20:15. Restaurante japonés. Ruzafa.
—¿Puedes girar un poco el plato hacia la derecha? Así. Perfecto.
—¿El sushi tiene un lado bueno? —pregunto, todavía con el abrigo puesto.
—Todo tiene un lado bueno. Hay que saber buscar el ángulo.
Adrián hace zoom, enfoca, y suelta una frase profunda:
—Este maki representa la belleza efímera del presente.
Lo dice como si estuviera citando a un monje budista. Pero lleva calcetines de Pikachu.
Mientras él edita la foto para su story, yo contemplo el menú como quien estudia la tabla periódica para salvar su vida.
Quiero comer, pero no sé si está permitido sin ser grabada.
—¿Y tú qué haces? —me pregunta por fin.
—Trabajo en una consultora. Nada interesante.
—Todo puede ser interesante si sabes contarlo.
—¿Tú qué haces además de… esto?
—Soy creador de contenido. Pero también coach de bienestar relacional. Ayudo a la gente a conectarse consigo misma para conectar mejor con los demás.
—¿Y eso cómo se hace?
—Alineando los deseos con la acción. Elevando la vibración. Escribiendo afirmaciones. Abrazando el desapego.
—Suena a meditación con Wi-Fi.
—Exacto. Estoy preparando un curso sobre sexualidad consciente con mi ex. Se llama “Desnudos del alma”.
Pausa.
¿Sexualidad consciente? ¿Con su ex? ¿Para ayudar a otros?
¿Estoy en una cámara oculta?
La conversación continúa.
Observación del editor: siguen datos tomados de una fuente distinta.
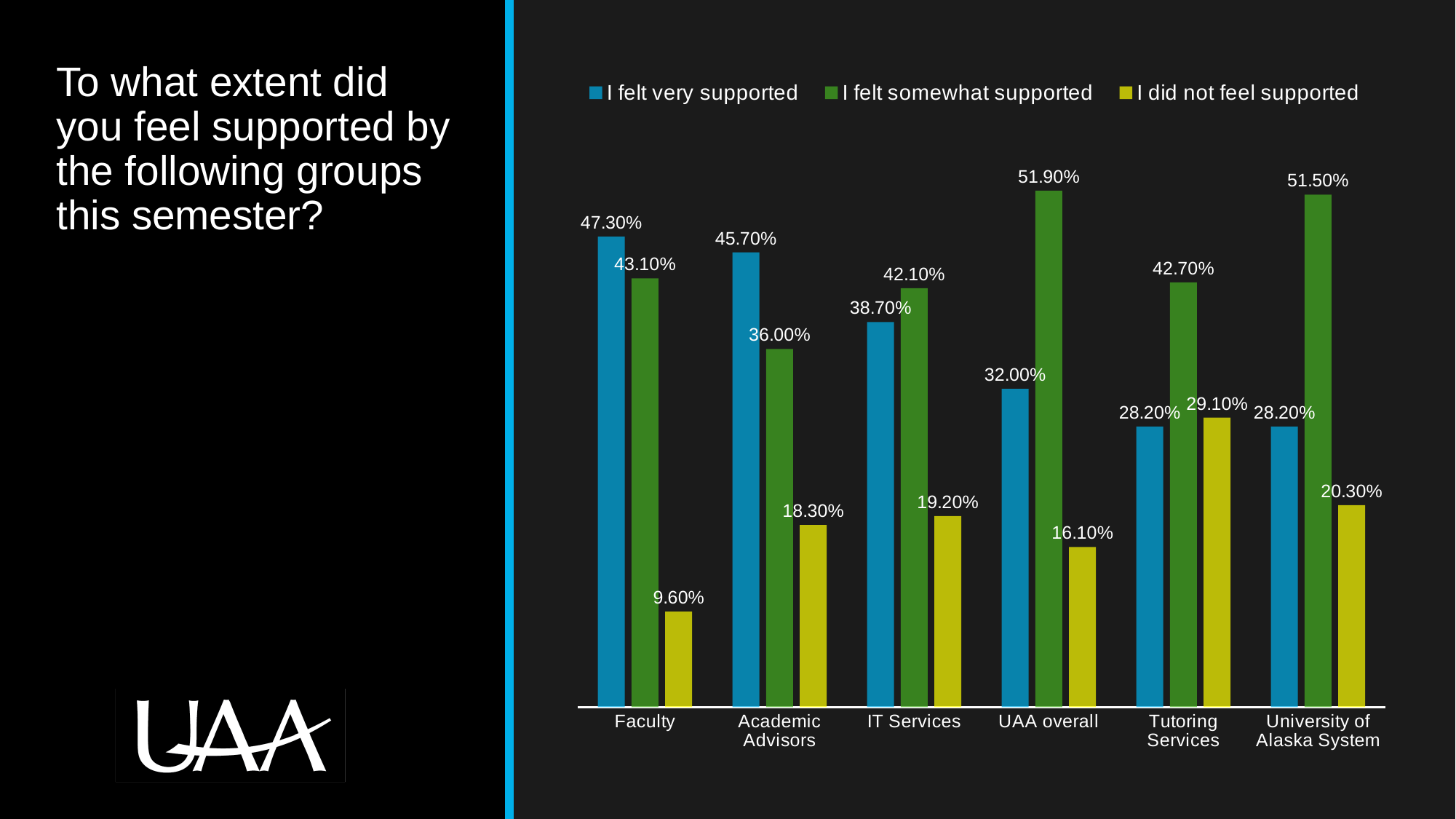
For IT Services, which is larger: "I felt very supported" or "I felt somewhat supported"? I felt somewhat supported What percentage said "I felt somewhat supported" for UAA overall? 51.90% Which group has the highest "I felt very supported" value? Faculty What is the value for "I did not feel supported" for Academic Advisors? 18.30% Which group has the highest "I did not feel supported" value? Tutoring Services What is the "I felt very supported" value for Tutoring Services? 28.20% Which group has the lowest "I did not feel supported" value? Faculty How many series does the legend list? 3 For Faculty, what is the difference between "I felt very supported" and "I did not feel supported"? 37.70% How many groups are shown on the x axis? 6 For UAA overall, how much larger is "I felt somewhat supported" than "I felt very supported"? 19.90% What percentage of respondents said "I felt very supported" by Faculty? 47.30%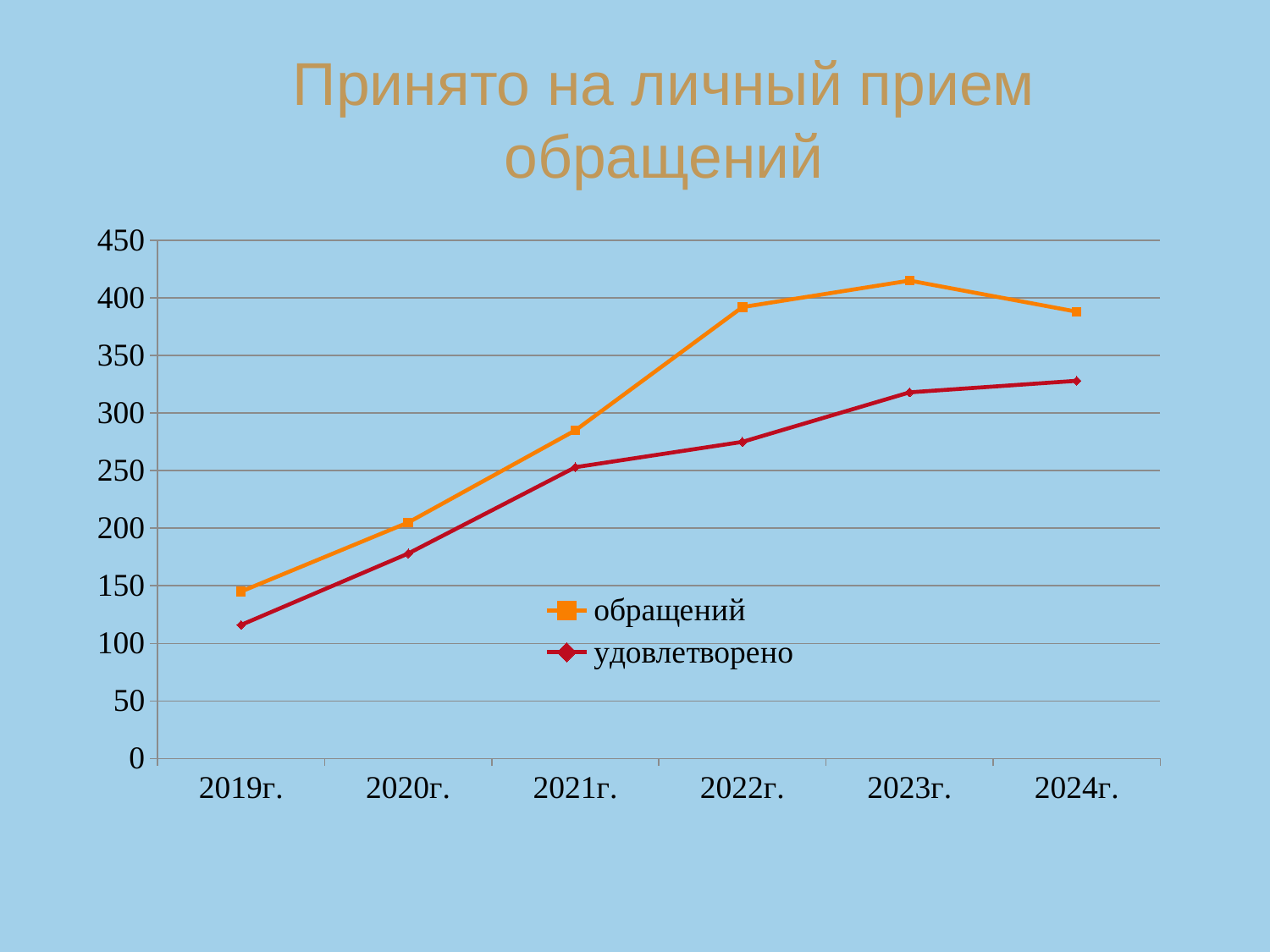
In which year is the value for удовлетворено lowest? 2019г. Does the value for удовлетворено rise or fall from 2019г. to 2024г.? rise What is the title of the chart? Принято на личный прием обращений Is the value for удовлетворено in 2024г. greater or less than 300? greater Is the value for обращений in 2022г. greater or less than 350? greater Is the value for удовлетворено in 2021г. greater or less than 300? less How many years are shown on the x axis? 6 In which year is the value for обращений highest? 2023г. Which series has the larger value in 2022г., обращений or удовлетворено? обращений How many series does the legend list? 2 What kind of chart is shown on the slide? line chart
O mejor dicho, monologa.
Adrián habla del algoritmo como si fuera un dios caprichoso.
Del ayuno intermitente como si fuera la respuesta a la crisis existencial.
Y de su infancia como si la hubiera convertido en contenido premium.
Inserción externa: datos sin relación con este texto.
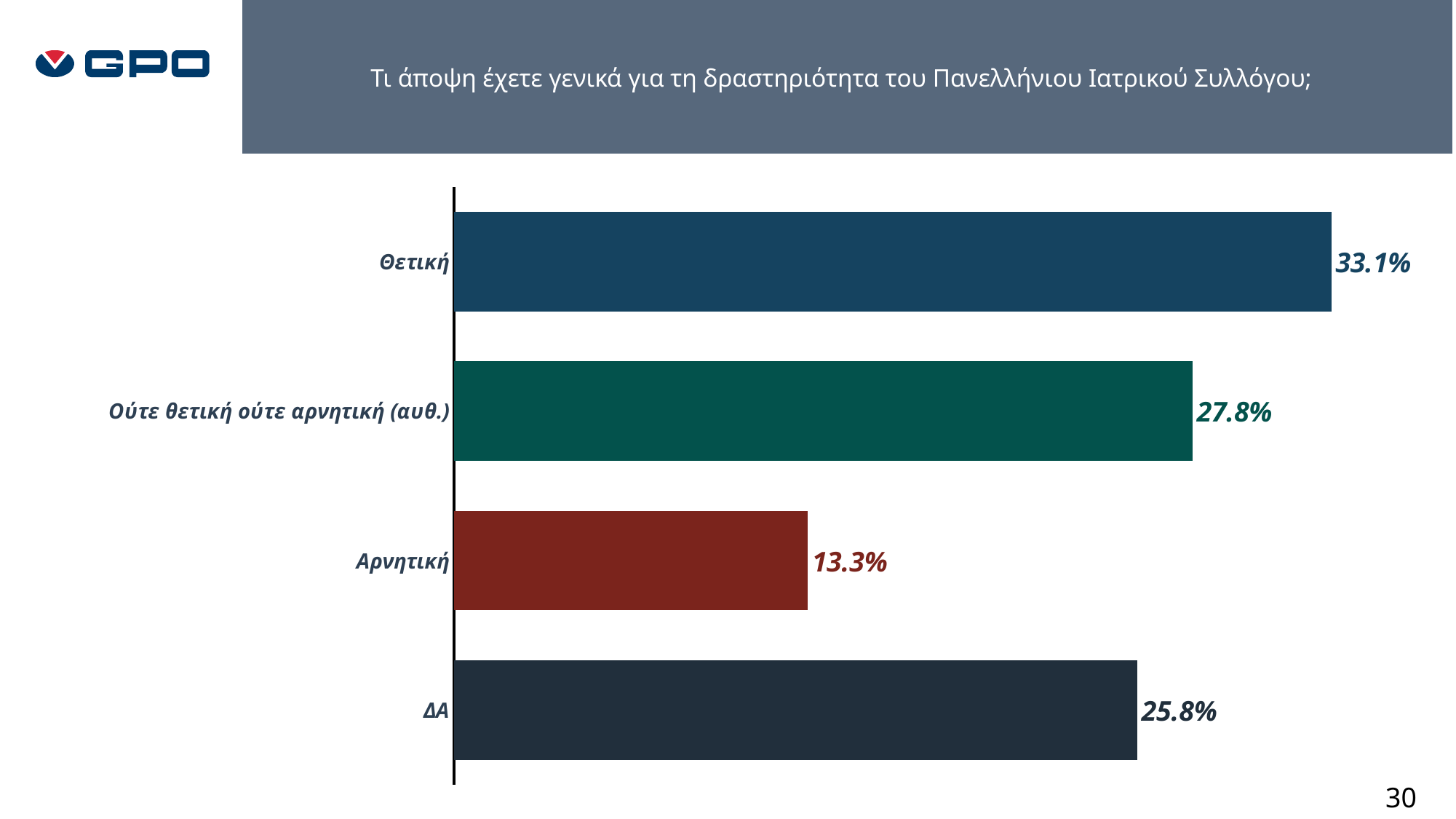
What kind of chart is shown on the slide? bar chart Which category has the lowest value? Αρνητική How many categories are shown in the chart? 4 What is the difference between the values for Ούτε θετική ούτε αρνητική (αυθ.) and ΔΑ? 2.0% Which category has the highest value? Θετική What is the value for Αρνητική? 13.3% Which is larger, the value for ΔΑ or the value for Αρνητική? ΔΑ What is the difference between the values for Θετική and Αρνητική? 19.8% What is the value for Θετική? 33.1% What is the value for Ούτε θετική ούτε αρνητική (αυθ.)? 27.8% What is the value for ΔΑ? 25.8% What colour is the bar for Αρνητική? dark red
Yo asiento, bebo sake y hago listas mentales:
Cosas que prefiero hacer antes que repetir esta cita:
– Armar muebles de IKEA sin instrucciones
– Ver videos de colonoscopias con fines educativos
– Pasar una semana sin Wi-Fi
En un momento dado, se interrumpe a sí mismo para decir:
—Tienes una energía interesante. Un poco bloqueada, pero intensa.
—Gracias… creo.
—¿Has probado terapia con sonidos cuánticos? Yo puedo guiarte si te abres.